The Chinese delegation said an EU proposal to cut greenhouse gases 40% by 2030 was “ten years too late” to avoid dangerous levels of climate change, demanding the block increased efforts by 2020.
Brazil refused to talk about emission limits, saying the UK, Russia, USA and Germany had contributed more to temperature increases than “100 other countries”.
Saudi Arabia’s delegate said the projected extreme weather events as a result of climate change were the fault of states that started to develop in the 1800s.
“We are dealing with the messes that some have created. Now not only are we trying to develop, but we’re also dealing with the storm coming upon us, that we had no hand in,” he said.
Central to today’s debate is the notion that any new agreement should involve all countries making significant carbon pollution reductions.
But in a document submitted to the UN last week, China said that developed countries should increase their pre-2020 commitments to at least 40% below 1990 levels in order to close the so-called 8-12 gigatonne emissions gap.
Zou Ji from China’s National Center for Climate Change Strategy also demanded extra financial support for developing countries to enable them to invest in clean energy technologies, saying this had prevented poorer states implementing carbon reduction strategies.
Today’s increasingly tense atmosphere in what was supposed to be a ‘workshop’ for diplomats demonstrates how delicate this process still is, and that further trouble may lie ahead this week.
One EU negotiator speaking to RTCC on condition of anonymity dismissed China’s call for tougher cuts, indicating this was part of a negotiating process that is likely to get tougher as the 2015 summit draws near.
“They’ve said it before, and I don’t think it’s realistic. I think from an EU perspective we are delivering real action,” they said.
“We’re going to overachieve our target….The EU will be contributing to closing the gap. We’re quite comfortable that we’re doing everything we need to, and that it’s 2C consistent.”

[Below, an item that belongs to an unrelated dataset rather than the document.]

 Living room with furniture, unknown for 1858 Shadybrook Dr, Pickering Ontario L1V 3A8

The EU has committed to reducing its emissions 20% by 2020, which it is on track to achieve.
Senior State Department negotiator Trigg Talley said the USA would cooperate with any country wishing to explore ways to cut emissions, but strongly rejected calls for differentiation between developed and developing.

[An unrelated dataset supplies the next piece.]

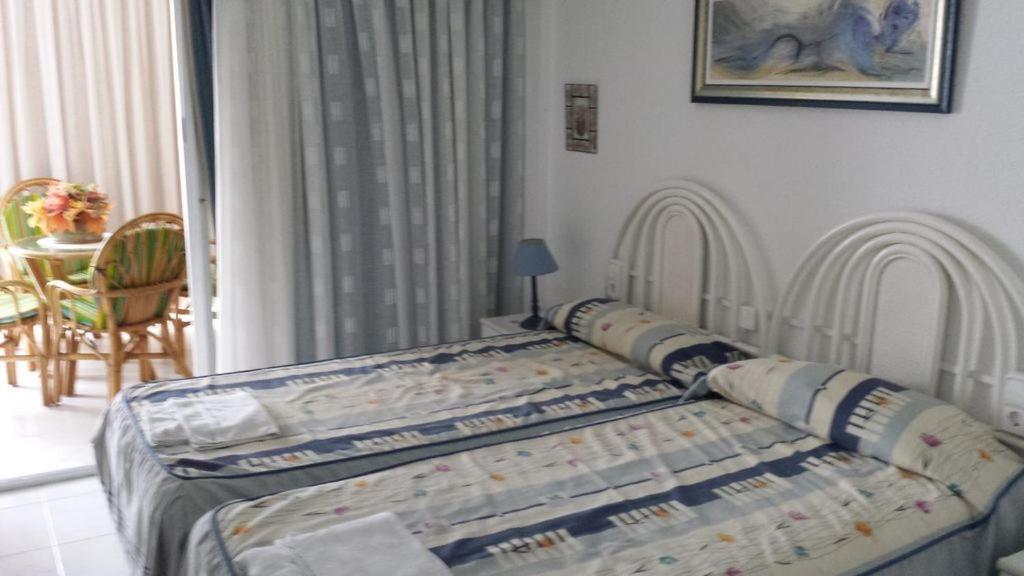 Apartamentos Cervantes Benidorm Exteriör bild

Referring to the 2011 Durban Platform agreement under the UN he said: ““The agreement will be applicable to all, and that means its provisions will be applicable to all.”
Talley added: “We don’t want to do anything that steps on countries fundamental interests in this process, but we do have to find an approach that reflects the range and continuum of circumstances that exists in the world, so it’s reflected in a Paris agreement.”